Arrivés chez tes parents, nous nous sommes allongés tous les trois sur des matelas posés au sol, afin de regarder « La Belle et la Bête », dont tu venais d’acheter la VHS. Tu étais un fan absolu de Disney et j’aimais observer ton visage qu’illuminait un sourire émerveillé. Mais la magie des dessins animés n’était pas ce dont j’avais besoin. C’est toi que je voulais.
Alors que nous nous embrassions, tes mains s’égaraient sous les couvertures. Tu écartas mon slip et tu caressas ton sexe contre le mien. J’ôtai ce bout de tissu exaspérant. Tu me demandas tout bas pourquoi je faisais ça. Mes yeux brillants te répondirent. Tu t’approchas de Greg : il dormait. Tu me pris. Mon plaisir fut délicieusement troublé par la crainte que Greg ne se réveille. Celui-ci avoua par la suite avoir fait semblant.

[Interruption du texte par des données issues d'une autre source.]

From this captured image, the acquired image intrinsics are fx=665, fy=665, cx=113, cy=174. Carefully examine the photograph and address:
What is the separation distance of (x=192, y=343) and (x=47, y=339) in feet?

Tu le chargeas d’une mission cruciale : m’observer attentivement, afin qu’il détermine si je semblais vraiment t’aimer. Après une étude à mon insu, il conclut que la façon dont je te regardais prouvait incontestablement mon amour.
J’étais intimidée par tes parents, que nous retrouvions presque uniquement pour les repas. Je n’osais pas leur dire que j’étais végétarienne, alors pendant le réveillon je me suis forcée, le cœur au bord des lèvres, à ingurgiter des cadavres. Ces derniers revenaient la nuit pour me hanter et me dévorer. Tu finis par en informer tes parents. Ta mère me proposa donc logiquement de la charcuterie, car « ce n’est pas de la viande ». De manière plus générale, je ne savais pas comment interpréter son attitude envers moi. Elle ne me parlait jamais directement, j’étais « elle » : « Elle veut manger de la purée ? », « Elle n’a pas faim ? », etc. D’autre part, elle évoquait souvent le jour, apparemment merveilleux, où je ne serais plus avec toi. Elle me faisait part des projets qu’elle avait pour toi, son fils unique adoré, projets dont je ne faisais jamais partie. Elle me faisait également part de toutes les rumeurs concernant ses voisins, actuels et passés. Dont mes parents. Elle me dit que ma mère « a roulé sa bosse ». C’était une pute, quoi, merci. C’était difficile, mais j’essayais de l’apprécier : c’était ta mère. Ton père était pied-noir lui aussi, mais sans l’accent ni les gestes brusques. Il parlait peu, mais il était gentil, il faisait des efforts pour me mettre à l’aise. Quand tu demandas à tes parents ce qu’ils pensaient de moi, ta mère répondit qu’elle me trouvait jolie et ton père intelligente. C'était révélateur.
Ta mère était nounou, et chaque matin nous étions réveillés par les cris dont elle abreuvait les pauvres petits. Une fois, tu kidnappas un bout de chou pour l’amener dans notre chambre. Alors que nous jouions avec lui, il se serra contre moi et j’en fus bouleversée.